There are various factors that affect how members of congress make legislative decisions and what do they take into consideration. The views of constituents are a very important factor to be taken into account, as the member of congress should be in touch with them. They would depict what people want to be made and what kind of decisions are expected from a person who is representing them. Apparently, a member should not fully base decisions on constituents’ views, yet ignoring them would not be a wise decision, as not fulfilling the demands of those voting for that member would not result in being reelected. Other important factors are the position of a party that one belongs to, and personal beliefs of the member, and what is considered the best decision in their opinion.
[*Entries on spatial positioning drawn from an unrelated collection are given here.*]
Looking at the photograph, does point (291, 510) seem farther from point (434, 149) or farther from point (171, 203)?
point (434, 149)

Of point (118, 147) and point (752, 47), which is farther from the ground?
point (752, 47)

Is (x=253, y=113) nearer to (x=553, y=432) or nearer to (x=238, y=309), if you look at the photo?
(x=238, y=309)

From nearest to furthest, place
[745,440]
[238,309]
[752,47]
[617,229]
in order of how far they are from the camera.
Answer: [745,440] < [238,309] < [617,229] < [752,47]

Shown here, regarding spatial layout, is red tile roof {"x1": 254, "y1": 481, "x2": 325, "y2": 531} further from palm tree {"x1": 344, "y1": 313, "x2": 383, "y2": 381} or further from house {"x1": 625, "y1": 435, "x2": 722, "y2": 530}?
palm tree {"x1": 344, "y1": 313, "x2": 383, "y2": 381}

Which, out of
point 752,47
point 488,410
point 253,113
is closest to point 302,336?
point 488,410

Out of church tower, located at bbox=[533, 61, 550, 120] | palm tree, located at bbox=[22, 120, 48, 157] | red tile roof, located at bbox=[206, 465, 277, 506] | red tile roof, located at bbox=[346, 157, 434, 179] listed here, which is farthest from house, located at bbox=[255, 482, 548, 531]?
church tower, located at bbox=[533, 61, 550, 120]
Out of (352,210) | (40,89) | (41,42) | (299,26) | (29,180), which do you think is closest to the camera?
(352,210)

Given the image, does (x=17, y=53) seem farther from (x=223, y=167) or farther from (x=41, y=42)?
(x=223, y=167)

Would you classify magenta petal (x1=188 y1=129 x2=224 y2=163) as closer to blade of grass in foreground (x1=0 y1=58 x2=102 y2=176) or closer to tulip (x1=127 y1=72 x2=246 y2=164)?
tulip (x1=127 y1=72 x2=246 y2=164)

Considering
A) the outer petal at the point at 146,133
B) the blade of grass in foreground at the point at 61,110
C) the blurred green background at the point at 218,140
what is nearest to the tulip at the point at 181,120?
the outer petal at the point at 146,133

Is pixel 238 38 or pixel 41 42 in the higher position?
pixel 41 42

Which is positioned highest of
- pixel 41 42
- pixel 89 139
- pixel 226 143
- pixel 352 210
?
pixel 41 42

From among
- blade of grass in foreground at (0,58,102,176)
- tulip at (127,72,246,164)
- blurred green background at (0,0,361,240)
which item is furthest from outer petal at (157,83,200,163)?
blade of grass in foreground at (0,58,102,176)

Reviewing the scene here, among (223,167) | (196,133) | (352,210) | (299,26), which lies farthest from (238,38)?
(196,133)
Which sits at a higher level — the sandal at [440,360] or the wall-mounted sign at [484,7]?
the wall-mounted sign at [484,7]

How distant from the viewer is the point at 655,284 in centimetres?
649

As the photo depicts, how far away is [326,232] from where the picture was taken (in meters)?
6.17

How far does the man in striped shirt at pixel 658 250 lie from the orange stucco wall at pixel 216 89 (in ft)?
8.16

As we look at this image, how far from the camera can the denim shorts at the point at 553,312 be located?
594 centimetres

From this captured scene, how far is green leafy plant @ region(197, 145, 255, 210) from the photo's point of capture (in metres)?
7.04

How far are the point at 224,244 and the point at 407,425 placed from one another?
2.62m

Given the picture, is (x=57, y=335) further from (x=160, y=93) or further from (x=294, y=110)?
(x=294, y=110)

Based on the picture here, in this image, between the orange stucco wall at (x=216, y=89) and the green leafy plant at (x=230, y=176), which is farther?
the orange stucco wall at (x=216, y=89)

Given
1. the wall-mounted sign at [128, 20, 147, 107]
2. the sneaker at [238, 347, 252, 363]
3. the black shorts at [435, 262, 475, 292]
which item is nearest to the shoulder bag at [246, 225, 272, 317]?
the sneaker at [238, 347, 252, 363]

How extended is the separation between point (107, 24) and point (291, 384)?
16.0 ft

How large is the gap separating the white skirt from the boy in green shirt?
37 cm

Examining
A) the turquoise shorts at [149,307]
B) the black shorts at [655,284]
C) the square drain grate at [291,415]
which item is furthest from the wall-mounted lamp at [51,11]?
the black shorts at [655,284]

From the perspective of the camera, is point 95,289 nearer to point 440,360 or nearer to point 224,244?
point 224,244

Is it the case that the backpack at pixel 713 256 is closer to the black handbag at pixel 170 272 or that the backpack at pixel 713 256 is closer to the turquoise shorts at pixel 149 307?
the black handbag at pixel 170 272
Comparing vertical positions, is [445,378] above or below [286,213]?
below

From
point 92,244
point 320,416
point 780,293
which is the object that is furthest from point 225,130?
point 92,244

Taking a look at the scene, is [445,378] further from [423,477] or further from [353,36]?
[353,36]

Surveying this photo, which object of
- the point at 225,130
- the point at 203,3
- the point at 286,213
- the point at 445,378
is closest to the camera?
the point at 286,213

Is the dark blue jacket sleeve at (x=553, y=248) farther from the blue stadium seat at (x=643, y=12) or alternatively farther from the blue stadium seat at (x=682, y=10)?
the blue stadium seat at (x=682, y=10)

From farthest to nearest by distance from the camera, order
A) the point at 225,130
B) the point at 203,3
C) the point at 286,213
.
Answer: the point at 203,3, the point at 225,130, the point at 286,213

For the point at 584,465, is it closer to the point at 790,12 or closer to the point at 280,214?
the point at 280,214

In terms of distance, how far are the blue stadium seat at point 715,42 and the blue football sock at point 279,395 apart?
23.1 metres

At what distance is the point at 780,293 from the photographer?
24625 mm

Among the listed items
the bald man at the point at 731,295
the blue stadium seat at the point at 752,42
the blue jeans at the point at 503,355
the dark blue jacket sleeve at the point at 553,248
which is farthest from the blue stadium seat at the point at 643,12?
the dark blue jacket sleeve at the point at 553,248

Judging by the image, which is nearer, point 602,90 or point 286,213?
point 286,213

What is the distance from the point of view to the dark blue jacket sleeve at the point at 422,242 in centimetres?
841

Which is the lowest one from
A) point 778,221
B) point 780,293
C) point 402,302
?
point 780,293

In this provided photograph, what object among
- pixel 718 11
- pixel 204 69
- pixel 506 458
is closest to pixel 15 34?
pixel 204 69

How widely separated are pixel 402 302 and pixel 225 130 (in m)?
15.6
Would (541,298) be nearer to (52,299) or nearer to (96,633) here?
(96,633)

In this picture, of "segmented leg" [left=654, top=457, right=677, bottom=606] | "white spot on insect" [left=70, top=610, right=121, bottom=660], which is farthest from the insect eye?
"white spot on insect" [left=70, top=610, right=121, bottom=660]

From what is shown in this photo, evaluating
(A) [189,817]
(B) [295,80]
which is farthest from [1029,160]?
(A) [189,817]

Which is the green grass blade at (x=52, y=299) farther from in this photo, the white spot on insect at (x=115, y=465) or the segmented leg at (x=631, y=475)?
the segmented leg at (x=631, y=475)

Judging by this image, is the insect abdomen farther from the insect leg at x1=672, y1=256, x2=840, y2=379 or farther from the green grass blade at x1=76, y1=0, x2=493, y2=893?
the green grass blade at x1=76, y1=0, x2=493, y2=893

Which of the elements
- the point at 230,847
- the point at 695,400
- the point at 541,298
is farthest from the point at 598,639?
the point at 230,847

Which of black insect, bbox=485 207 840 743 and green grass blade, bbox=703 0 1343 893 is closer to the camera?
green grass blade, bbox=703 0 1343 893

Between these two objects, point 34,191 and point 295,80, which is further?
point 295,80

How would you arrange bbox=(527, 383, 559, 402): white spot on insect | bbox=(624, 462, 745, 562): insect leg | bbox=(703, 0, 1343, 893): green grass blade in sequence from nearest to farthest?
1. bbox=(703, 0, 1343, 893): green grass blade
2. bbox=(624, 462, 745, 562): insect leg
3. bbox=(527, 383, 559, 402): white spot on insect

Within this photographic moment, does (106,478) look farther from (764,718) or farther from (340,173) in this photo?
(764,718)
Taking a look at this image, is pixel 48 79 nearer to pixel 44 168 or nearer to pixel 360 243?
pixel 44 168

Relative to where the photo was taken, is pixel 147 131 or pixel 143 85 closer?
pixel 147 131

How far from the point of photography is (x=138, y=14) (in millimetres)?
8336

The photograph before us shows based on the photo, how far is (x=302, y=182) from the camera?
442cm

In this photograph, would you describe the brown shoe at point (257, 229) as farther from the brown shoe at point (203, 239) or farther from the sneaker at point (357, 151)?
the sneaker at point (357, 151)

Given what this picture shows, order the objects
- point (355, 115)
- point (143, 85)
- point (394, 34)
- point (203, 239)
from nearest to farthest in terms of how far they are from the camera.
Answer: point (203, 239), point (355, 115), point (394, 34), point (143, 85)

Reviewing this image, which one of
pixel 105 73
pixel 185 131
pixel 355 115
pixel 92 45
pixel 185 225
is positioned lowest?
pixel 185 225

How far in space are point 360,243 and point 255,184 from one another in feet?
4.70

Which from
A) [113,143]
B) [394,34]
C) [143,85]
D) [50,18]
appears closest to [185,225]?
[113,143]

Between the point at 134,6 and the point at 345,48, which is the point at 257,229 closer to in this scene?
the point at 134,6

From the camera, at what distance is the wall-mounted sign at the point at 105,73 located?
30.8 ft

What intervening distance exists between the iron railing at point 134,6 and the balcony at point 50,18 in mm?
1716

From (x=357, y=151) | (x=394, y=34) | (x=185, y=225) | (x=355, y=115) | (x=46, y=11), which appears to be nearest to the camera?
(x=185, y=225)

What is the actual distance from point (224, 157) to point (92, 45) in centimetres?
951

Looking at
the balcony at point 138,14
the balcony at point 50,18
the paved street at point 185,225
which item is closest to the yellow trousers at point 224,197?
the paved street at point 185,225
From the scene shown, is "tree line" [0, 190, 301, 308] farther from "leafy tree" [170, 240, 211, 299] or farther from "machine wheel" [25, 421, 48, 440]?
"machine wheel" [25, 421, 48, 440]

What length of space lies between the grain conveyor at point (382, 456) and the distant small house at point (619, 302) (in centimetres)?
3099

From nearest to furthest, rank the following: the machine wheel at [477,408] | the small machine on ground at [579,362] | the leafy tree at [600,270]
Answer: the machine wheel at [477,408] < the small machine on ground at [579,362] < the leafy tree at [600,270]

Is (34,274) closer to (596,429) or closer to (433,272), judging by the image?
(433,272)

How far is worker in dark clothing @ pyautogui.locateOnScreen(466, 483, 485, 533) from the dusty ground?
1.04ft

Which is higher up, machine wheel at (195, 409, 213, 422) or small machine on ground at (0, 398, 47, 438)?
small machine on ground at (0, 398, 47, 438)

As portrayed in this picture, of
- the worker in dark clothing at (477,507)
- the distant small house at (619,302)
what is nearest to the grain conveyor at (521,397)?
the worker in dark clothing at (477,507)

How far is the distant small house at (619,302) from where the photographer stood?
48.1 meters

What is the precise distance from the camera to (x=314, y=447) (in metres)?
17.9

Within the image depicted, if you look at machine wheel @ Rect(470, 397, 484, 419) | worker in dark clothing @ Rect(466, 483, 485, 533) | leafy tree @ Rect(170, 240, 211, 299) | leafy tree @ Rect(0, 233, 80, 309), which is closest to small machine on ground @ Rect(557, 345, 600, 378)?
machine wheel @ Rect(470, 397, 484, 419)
There are nine stages that a proposal should go through to become a law. These are drafting, introduction, the bill going to committee, subcommittee review, mark up by the committee, full chamber voting, referral of the bill to the other chamber, the bill going to the president, and in case the bill is vetoed, the veto may be overridden if two thirds in the Senate and the House vote for the bill. When a bill goes to a committee, there are different departments that are responsible for various areas. For example, if the proposal is related to healthcare, it will be reviewed by a department that specializes in that area (Casas, Denny & Wilkerson, 2019). This stage strongly affects the chances of a bill passing congress, as the proposal is carefully examined with all the possibilities to implement it and the following consequences. If the committee does not take any action on the bill, there is a small chance that the proposal will be converted into law.
Casas, A., Denny, M. & Wilkerson, J. (2019). More Effective Than We Thought: Accounting for Legislative Hitchhikers Reveals a More Inclusive and Productive Lawmaking Process. American Journal of Political Science, 64(1), 5-18.